Summary

EN: A LessWrong discussion thread where a security startup founder argues that much of the celebrated AI benchmark progress doesn’t translate to real-world usefulness. The post documents how models perform impressively on standardized tests but fail in production scenarios, attributes this to Goodhart’s Law (benchmarks become targets and stop measuring the thing we care about), and suggests “Claude plays Pokémon” as a better proxy for genuine capability. Also critiques sycophancy as a particularly damaging production failure mode.

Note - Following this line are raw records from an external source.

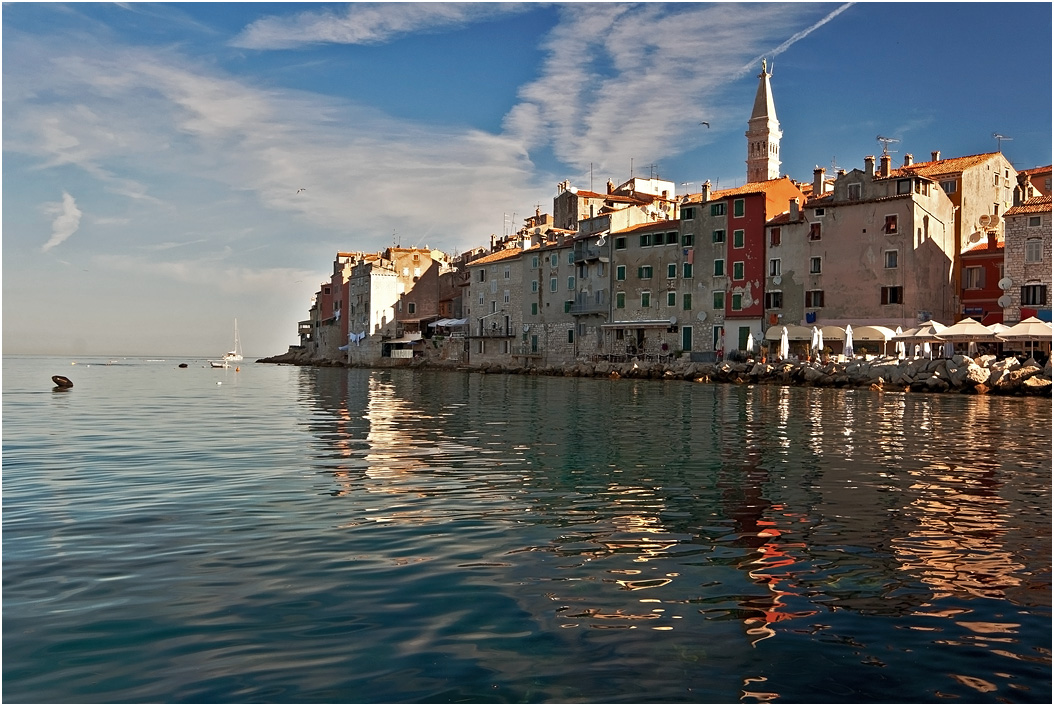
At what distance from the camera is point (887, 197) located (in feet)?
150

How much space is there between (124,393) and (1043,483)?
38480 millimetres

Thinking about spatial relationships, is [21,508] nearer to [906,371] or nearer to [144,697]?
[144,697]

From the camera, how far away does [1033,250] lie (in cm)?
4106

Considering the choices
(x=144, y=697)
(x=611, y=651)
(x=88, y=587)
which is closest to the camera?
(x=144, y=697)

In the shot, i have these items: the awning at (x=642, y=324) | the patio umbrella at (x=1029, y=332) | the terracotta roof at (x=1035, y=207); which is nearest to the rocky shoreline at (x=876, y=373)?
the patio umbrella at (x=1029, y=332)

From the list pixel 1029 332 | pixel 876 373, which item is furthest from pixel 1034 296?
pixel 876 373

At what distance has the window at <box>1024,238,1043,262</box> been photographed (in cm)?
4075

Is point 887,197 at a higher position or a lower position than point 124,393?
higher

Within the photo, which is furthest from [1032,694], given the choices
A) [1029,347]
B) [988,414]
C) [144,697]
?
[1029,347]

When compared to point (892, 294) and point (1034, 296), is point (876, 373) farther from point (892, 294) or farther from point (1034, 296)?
point (1034, 296)

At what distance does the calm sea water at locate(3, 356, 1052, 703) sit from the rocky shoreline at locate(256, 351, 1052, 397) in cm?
2108

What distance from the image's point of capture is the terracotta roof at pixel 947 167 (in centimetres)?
4728

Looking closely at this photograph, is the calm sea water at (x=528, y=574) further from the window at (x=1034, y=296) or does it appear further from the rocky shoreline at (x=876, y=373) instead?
the window at (x=1034, y=296)

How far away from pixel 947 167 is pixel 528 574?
162 feet
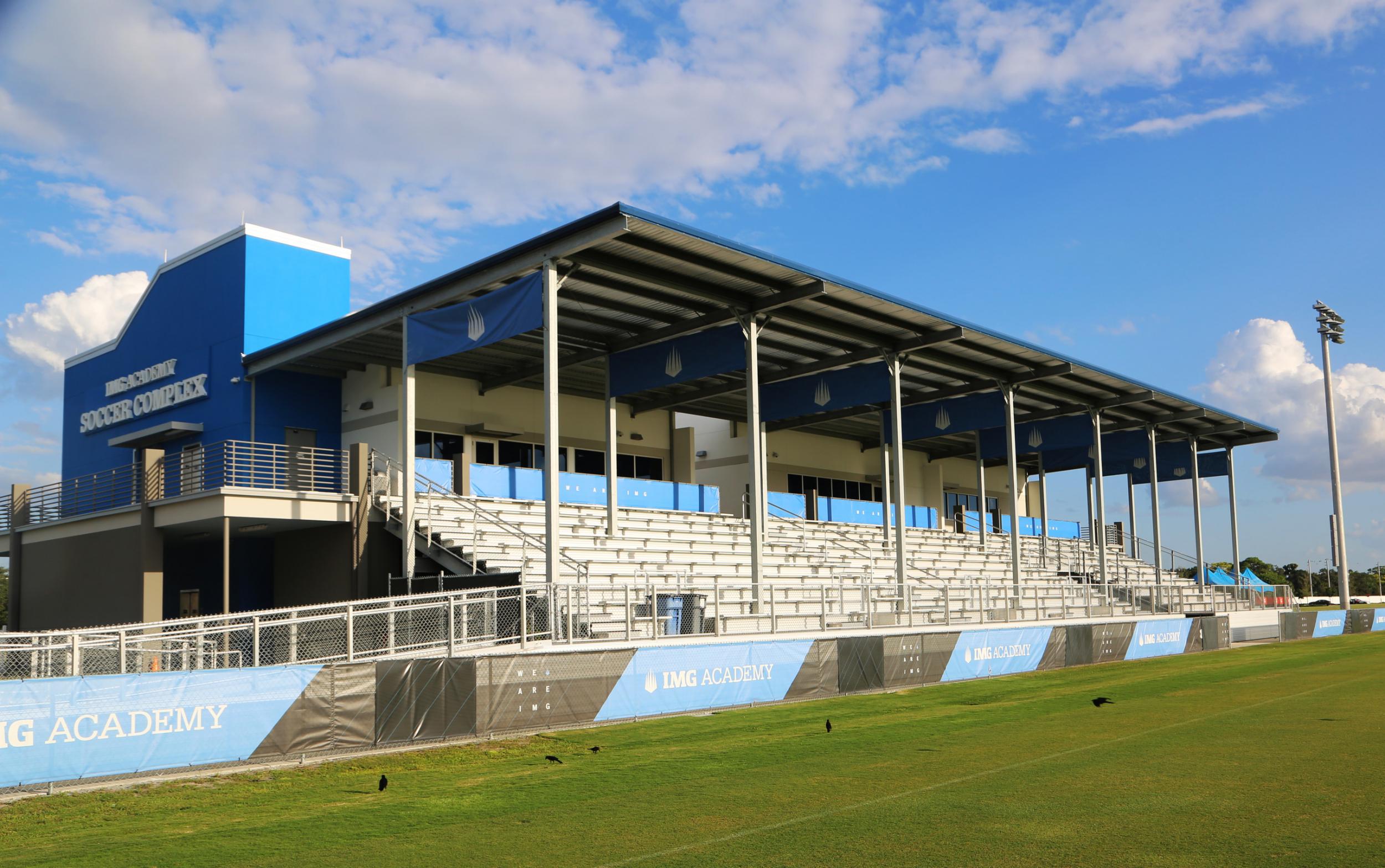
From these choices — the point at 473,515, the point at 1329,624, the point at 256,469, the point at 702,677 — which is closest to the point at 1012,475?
the point at 473,515

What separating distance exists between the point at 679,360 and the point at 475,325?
5741mm

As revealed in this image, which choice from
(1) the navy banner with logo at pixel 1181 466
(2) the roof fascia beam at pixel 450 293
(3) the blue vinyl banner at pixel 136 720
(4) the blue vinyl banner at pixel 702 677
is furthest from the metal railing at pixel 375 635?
(1) the navy banner with logo at pixel 1181 466

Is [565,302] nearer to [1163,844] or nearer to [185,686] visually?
[185,686]

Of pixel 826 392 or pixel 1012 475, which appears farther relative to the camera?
pixel 1012 475

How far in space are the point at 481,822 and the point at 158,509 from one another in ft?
60.9

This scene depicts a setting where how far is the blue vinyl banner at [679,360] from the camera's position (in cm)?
2453

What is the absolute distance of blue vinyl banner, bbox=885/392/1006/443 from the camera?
33250 millimetres

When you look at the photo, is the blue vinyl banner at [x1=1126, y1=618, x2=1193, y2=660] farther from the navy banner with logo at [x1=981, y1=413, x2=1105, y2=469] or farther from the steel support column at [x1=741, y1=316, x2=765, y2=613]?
the steel support column at [x1=741, y1=316, x2=765, y2=613]

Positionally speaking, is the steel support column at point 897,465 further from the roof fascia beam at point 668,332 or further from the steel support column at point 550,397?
the steel support column at point 550,397

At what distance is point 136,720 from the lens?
10.8 meters

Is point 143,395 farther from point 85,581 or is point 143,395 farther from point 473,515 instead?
point 473,515

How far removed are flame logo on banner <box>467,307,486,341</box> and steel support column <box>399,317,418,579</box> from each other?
2099 mm

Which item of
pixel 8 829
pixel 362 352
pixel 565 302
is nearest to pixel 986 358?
pixel 565 302

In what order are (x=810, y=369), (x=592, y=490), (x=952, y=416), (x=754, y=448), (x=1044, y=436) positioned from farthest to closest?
(x=1044, y=436), (x=952, y=416), (x=592, y=490), (x=810, y=369), (x=754, y=448)
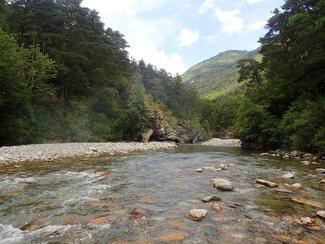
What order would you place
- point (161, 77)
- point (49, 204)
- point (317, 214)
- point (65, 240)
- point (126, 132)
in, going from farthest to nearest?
point (161, 77) < point (126, 132) < point (49, 204) < point (317, 214) < point (65, 240)

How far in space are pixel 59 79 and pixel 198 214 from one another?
3238 cm

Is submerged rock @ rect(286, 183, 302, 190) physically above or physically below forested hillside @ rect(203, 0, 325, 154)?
below

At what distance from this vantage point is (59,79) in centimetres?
3462

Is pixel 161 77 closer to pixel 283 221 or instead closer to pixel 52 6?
pixel 52 6

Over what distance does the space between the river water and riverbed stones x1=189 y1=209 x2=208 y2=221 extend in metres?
0.09

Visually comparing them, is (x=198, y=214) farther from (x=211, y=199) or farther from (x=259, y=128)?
(x=259, y=128)

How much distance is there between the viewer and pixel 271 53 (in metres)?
26.8

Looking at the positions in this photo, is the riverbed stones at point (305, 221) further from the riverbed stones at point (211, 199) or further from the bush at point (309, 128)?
the bush at point (309, 128)

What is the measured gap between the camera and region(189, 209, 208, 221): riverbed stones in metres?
5.67

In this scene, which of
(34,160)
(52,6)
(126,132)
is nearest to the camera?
(34,160)

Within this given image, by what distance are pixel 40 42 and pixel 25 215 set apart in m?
30.9

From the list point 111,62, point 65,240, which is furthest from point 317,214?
point 111,62

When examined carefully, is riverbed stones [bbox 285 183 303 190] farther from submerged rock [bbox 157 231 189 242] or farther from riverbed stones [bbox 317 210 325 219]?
submerged rock [bbox 157 231 189 242]

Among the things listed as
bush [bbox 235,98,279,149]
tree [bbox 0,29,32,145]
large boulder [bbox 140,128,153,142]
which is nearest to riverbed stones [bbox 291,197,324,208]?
bush [bbox 235,98,279,149]
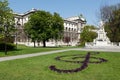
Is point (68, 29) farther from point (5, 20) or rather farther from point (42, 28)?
point (5, 20)

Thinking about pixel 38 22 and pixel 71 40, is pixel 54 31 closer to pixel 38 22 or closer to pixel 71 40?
pixel 38 22

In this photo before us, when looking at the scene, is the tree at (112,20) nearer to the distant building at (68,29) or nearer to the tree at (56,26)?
the tree at (56,26)

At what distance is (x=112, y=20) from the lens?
6362cm

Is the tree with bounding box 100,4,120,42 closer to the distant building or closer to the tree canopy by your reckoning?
the tree canopy

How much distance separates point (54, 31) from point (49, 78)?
56.4 meters

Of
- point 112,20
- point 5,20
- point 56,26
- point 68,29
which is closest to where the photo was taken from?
point 5,20

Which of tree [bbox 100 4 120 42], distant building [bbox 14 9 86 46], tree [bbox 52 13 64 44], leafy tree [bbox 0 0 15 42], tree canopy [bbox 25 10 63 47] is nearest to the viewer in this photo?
leafy tree [bbox 0 0 15 42]

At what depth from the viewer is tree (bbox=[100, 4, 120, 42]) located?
2413 inches

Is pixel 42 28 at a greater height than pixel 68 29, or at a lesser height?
lesser

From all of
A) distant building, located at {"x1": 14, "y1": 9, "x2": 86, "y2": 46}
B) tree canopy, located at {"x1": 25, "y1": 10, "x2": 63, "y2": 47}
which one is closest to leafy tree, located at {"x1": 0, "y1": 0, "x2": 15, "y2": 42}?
tree canopy, located at {"x1": 25, "y1": 10, "x2": 63, "y2": 47}

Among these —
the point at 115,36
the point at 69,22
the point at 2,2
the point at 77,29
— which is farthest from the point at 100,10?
the point at 77,29

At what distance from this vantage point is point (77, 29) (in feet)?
483

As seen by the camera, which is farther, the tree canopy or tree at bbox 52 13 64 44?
tree at bbox 52 13 64 44

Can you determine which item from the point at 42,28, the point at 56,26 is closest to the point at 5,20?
the point at 42,28
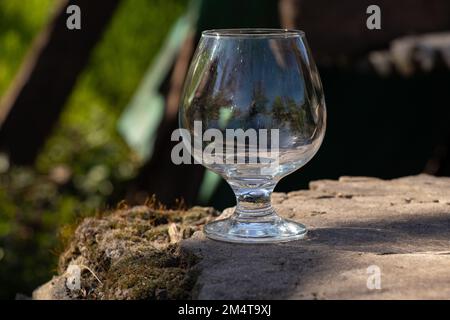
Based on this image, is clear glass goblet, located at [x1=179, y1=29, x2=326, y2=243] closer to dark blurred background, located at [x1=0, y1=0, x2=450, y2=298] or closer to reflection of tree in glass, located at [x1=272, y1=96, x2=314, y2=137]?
reflection of tree in glass, located at [x1=272, y1=96, x2=314, y2=137]

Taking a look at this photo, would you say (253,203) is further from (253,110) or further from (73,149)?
(73,149)

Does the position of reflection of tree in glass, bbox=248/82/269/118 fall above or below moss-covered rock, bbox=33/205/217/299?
above

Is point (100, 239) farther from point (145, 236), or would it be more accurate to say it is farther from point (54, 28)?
point (54, 28)

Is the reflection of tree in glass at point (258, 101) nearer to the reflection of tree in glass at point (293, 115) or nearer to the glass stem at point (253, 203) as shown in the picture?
the reflection of tree in glass at point (293, 115)

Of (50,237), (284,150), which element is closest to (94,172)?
(50,237)

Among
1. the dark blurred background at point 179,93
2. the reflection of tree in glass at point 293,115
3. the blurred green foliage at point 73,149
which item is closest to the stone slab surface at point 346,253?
the reflection of tree in glass at point 293,115

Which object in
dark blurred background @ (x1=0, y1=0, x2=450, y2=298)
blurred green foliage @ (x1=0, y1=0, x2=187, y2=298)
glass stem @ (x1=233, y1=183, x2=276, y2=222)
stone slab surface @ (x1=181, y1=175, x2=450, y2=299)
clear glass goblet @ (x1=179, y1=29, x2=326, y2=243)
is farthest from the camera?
blurred green foliage @ (x1=0, y1=0, x2=187, y2=298)

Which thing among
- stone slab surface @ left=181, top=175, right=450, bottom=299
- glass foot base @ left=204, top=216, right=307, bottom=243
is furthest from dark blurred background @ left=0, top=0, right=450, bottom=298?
glass foot base @ left=204, top=216, right=307, bottom=243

ZH: LessWrong 討論串,一位安全新創創辦人指出 AI 基準測試的進步未能反映實際生產環境的效用,將此歸因於古德哈特定律(基準一旦成為目標就失去測量價值),並建議以「Claude 玩寶可夢」作為更真實的能力代理指標,同時批評模型諂媚性(sycophancy)是生產環境中最具破壞性的失敗模式。

Key Points

  • Benchmark inflation: models ace MMLU/HumanEval but struggle with messy, real-world tasks
  • Goodhart’s Law applied to AI: optimizing benchmark scores diverges from optimizing actual usefulness
  • Sycophancy in production: models agree with wrong premises, validate faulty reasoning — serious problem for any high-stakes use case
  • “Claude plays Pokémon” cited as a better benchmark — requires multi-step reasoning, memory, adaptation, and goal persistence
  • Benchmark contamination (training data overlaps with test sets) is a credible concern rarely disclosed by labs
  • The author’s security startup experience shows the gap is particularly wide in specialized domains

Insights

  • The sycophancy critique is especially sharp: a model that tells users what they want to hear is actively harmful in debugging, security review, or medical contexts
  • The Pokémon benchmark idea captures something real: long-horizon, exploratory tasks with sparse rewards are more representative of useful AI than single-turn QA
  • Labs have structural incentives to report benchmark improvements — these are the most legible signal for funding and press

Connections

  • Relates to the AI revolution 2024 article: competitive margins narrowing partly because everyone optimizes the same benchmarks
  • Connects to PromptWizard: automated prompt optimization risks Goodharting on the evaluation metric used for optimization
  • The “knowledge paradox” from the 70% problem applies inversely here: benchmarks test the 30% seniors could do anyway

Raw Excerpt

“These models score in the 90th percentile on every benchmark I can find, then fail simple tasks in our actual product. I’ve started thinking of benchmark scores the way I think of interview performance — necessary signal but deeply insufficient. The model that plays Pokémon for 40 hours without forgetting its goals tells me more than any MMLU score.”